DOCUMENT TEXT
:::
More than £30 million of commercial property assets recently brought to market in Aberdeen is a sign the tide has turned in the city, according to Knight Frank.
The commercial property consultancy said the investment market in the Granite City was starting to return to rude health after a dip in activity during the Covid-19 pandemic, buoyed by sustained high oil prices.
We are seeing a lot of interest from buyers who recognise the city’s crucial role in the UK’s energy resilience.”
Euan Kelly, capital markets partner, Knight Frank Scotland.
Nearly 223,000sq ft. of industrial and distribution space spread over 37 units at Wellheads Industrial Estate, next to Aberdeen International Airport, has been put on the market for £18.725 million.
The site comprises of a broad range of occupiers, including Schenker, Contract Solutions, Aberdeen Web and Babcock Mission Critical Services Offshore.
Business parks for sale
Meanwhile, Aberdeen Energy and Innovation Parks are being marketed by Knight Frank with a combined guide price of £15m.
The two parks – currently owned by Moorfield Group – consist of 200,000sq ft of office and warehouse space spread across 13 buildings on two campuses over more than 120 acres.
Recent research from Knight Frank suggested office take-up in Aberdeen was bouncing back from the lows of the pandemic and on track to exceed 400,000sq ft this year – more than double 2021’s figure of 197,000sq ft.
Euan Kelly, capital markets partner, Knight Frank Scotland, said: “A lot of quality stock is becoming available to buy in Aberdeen, with activity in the North Sea picking up on the back of the high oil price.
“Despite the well-publicised macro-economic challenges of the past year, there is more liquidity returning to the market.
:::
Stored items
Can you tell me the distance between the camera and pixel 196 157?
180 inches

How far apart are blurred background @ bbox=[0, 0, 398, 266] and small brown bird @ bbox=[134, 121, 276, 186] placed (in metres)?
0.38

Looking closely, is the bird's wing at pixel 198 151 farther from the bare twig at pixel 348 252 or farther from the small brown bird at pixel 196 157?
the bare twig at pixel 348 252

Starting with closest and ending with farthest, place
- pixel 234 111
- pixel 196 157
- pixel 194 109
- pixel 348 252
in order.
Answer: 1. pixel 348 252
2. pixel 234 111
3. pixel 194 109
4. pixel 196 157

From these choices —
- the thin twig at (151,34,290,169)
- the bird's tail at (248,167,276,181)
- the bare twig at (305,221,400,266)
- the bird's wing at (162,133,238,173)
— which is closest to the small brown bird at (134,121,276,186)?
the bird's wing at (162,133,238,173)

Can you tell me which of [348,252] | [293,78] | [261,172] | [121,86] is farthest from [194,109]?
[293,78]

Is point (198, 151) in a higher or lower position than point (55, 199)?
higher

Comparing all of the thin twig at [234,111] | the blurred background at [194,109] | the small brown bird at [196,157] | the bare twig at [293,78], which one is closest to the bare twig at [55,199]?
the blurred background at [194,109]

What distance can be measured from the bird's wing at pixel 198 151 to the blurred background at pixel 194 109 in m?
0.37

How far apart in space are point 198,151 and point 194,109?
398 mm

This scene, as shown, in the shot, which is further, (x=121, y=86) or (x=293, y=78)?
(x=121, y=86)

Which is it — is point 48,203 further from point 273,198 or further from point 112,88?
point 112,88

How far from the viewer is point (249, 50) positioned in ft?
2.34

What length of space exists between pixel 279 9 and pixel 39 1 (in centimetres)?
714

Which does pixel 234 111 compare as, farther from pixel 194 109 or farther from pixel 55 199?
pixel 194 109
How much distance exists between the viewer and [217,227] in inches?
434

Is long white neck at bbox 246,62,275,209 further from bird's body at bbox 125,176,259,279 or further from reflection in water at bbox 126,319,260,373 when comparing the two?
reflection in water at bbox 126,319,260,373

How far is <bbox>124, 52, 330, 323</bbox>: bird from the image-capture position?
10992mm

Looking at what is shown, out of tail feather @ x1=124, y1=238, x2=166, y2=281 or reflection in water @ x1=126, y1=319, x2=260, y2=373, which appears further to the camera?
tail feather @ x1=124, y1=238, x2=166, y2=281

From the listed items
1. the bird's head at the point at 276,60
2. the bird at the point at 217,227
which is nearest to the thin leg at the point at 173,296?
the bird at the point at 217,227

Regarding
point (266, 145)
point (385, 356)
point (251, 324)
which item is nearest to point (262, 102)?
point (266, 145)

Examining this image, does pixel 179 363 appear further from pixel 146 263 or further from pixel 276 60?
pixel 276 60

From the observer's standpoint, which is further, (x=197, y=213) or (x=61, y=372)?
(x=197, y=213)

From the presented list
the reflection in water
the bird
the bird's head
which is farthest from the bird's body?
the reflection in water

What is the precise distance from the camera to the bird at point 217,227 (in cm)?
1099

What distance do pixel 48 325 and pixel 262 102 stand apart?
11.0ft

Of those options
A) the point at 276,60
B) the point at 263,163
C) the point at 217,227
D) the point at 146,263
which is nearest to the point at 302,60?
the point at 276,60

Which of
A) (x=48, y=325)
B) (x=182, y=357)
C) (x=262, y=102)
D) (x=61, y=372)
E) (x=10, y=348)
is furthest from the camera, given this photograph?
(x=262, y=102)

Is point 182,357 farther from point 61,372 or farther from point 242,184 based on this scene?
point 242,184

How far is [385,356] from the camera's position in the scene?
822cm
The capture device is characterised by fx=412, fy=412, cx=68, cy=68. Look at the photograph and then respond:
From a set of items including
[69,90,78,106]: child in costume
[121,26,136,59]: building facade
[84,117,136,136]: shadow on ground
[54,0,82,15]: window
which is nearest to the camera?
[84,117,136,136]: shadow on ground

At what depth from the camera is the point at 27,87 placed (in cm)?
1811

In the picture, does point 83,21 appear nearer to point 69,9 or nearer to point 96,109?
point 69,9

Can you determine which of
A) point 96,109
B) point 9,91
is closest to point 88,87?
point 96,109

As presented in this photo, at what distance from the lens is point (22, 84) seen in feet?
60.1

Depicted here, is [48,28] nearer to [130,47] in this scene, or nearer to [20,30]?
:::
TASK REQUIREMENTS
Transcribe the full Aberdeen commercial property article above word for word.

WRITTEN RESPONSE
More than £30 million of commercial property assets recently brought to market in Aberdeen is a sign the tide has turned in the city, according to Knight Frank.
The commercial property consultancy said the investment market in the Granite City was starting to return to rude health after a dip in activity during the Covid-19 pandemic, buoyed by sustained high oil prices.
We are seeing a lot of interest from buyers who recognise the city’s crucial role in the UK’s energy resilience.”
Euan Kelly, capital markets partner, Knight Frank Scotland.
Nearly 223,000sq ft. of industrial and distribution space spread over 37 units at Wellheads Industrial Estate, next to Aberdeen International Airport, has been put on the market for £18.725 million.
The site comprises of a broad range of occupiers, including Schenker, Contract Solutions, Aberdeen Web and Babcock Mission Critical Services Offshore.
Business parks for sale
Meanwhile, Aberdeen Energy and Innovation Parks are being marketed by Knight Frank with a combined guide price of £15m.
The two parks – currently owned by Moorfield Group – consist of 200,000sq ft of office and warehouse space spread across 13 buildings on two campuses over more than 120 acres.
Recent research from Knight Frank suggested office take-up in Aberdeen was bouncing back from the lows of the pandemic and on track to exceed 400,000sq ft this year – more than double 2021’s figure of 197,000sq ft.
Euan Kelly, capital markets partner, Knight Frank Scotland, said: “A lot of quality stock is becoming available to buy in Aberdeen, with activity in the North Sea picking up on the back of the high oil price.
“Despite the well-publicised macro-economic challenges of the past year, there is more liquidity returning to the market.